A European rule on retaining electronic communications data could also boost the use of on-line archives for business intelligence (BI), said Hitachi Data Systems, as it announced a hook-up with software developer FileTek on telco data storage.
The EU Data Retention Directive (2006/24/EC European) was pushed through last March, and EU member states must implement it in national legislation by September this year. It requires service providers to securely store call records and web click information for two years or more, and to make those records available to police and security services.
The problem for service providers, said HDS solution director Lynn Collier, is that while they already collect call data for billing, trending and other uses, it will probably not be in a system that complies with the new rules, so it will need to be extracted for archiving and then managed subsequently.
In addition, the DRD requires more than just who you called, when and for how long - it also specifies the type of communication (eg voice or data), the type of communication device used, and if it was a mobile device, its location. However, it does not cover message content.
The answer, claims HDS, is to combine its Content Archive Platform (CAP), which derives from its acquisition of Archivas earlier this year, with FileTek's StorHouse software. The latter provides the intelligence to extract the data needed from the service provider's existing systems, while the CAP adds digital fingerprinting to ensure data integrity, and then stores the information on disk in a read-only form.

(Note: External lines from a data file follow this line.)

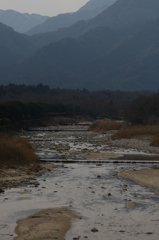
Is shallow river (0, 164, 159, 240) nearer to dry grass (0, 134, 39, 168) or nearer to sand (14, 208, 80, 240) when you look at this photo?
sand (14, 208, 80, 240)

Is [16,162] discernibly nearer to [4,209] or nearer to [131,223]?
[4,209]

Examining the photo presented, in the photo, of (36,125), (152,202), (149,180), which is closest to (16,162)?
(149,180)

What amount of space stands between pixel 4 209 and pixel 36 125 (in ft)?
394

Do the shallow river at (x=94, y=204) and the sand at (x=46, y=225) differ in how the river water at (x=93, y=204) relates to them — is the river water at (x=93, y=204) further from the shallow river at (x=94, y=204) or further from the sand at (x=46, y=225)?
the sand at (x=46, y=225)

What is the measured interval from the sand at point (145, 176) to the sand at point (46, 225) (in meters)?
10.6

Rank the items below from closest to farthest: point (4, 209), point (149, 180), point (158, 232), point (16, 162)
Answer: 1. point (158, 232)
2. point (4, 209)
3. point (149, 180)
4. point (16, 162)

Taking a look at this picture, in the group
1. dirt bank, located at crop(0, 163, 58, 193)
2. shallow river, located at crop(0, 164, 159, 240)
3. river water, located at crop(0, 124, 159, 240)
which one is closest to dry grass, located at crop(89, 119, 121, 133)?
dirt bank, located at crop(0, 163, 58, 193)

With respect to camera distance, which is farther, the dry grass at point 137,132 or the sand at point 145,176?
the dry grass at point 137,132

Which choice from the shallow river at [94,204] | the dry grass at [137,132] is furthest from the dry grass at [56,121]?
the shallow river at [94,204]

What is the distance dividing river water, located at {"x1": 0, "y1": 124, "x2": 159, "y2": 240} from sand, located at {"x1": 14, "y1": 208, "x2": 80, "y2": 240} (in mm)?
362

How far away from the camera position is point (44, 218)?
71.3 ft

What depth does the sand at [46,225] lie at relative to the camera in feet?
61.7

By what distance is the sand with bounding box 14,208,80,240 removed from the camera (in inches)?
740

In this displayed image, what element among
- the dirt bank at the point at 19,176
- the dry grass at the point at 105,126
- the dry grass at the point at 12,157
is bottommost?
the dry grass at the point at 105,126
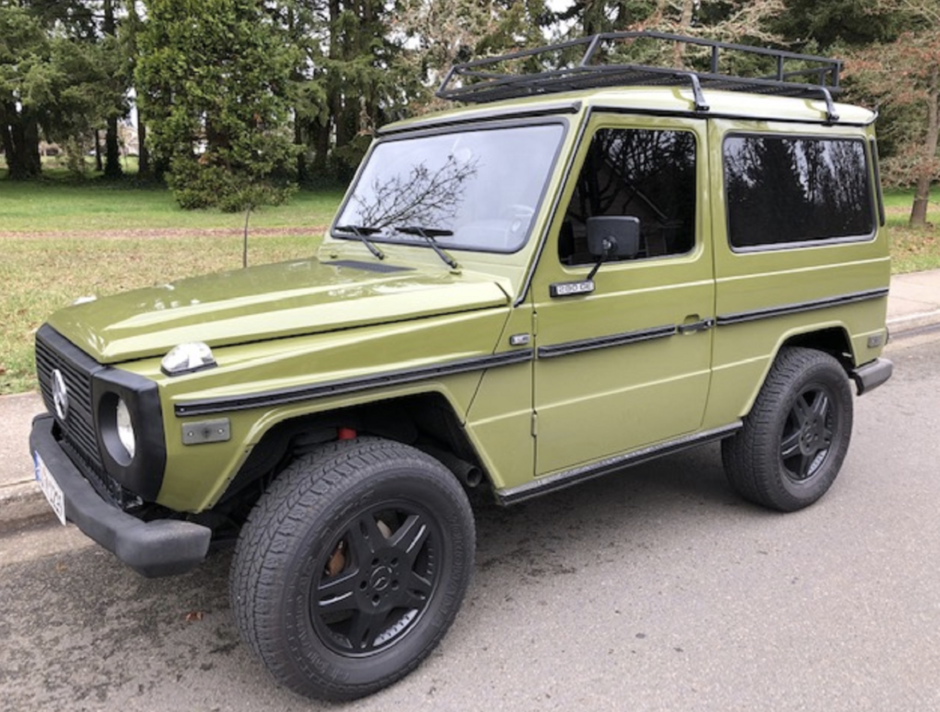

Collier added that, despite the potential for misuse of such an archive and the protests of groups such as Privacy International - and of course, the question of whether such an archive genuinely will add anything to the fight on serious crime - there has been relatively little industry resistance to the Data Retention Directive.
"I think that given the backdrop - the Madrid and London bombings - we haven't heard that much push-back from our customers, whereas I think that if content were involved it would be very different," she said.
She estimated that, without message content, a call record would probably be around 500 bytes. At 10 million calls a day, that's 2TB a year. According to HDS, CAP can support up to 20PB in an 80-node archive system.
Given the costs involved in building and maintaining a DRD archive, Collier argued that the important question for service providers is how to turn necessity into business advantage.
"The real beauty is when you move from the tactical aspect of DRD to using the same asset for other things," she said.
"The task for the service provider is to automate data retention and do it cost effectively, but they can also use CAP-StorHouse as a multi-purpose archive, for example to archive customer data for BI analysis, or email for regulatory compliance. It can all go in the same archive, so it is not 'yet another island of data.'"
She claimed that, unlike content addressed storage (CAS) systems such as EMC's Centera, data stored on a CAP keeps its original format with no 'wrappers' or proprietary access layers. As a result it is accessible to any analysis tool, from a high-end BI system to Microsoft Excel.
"We call it active archiving - it is the next generation on from content addressable storage," she said.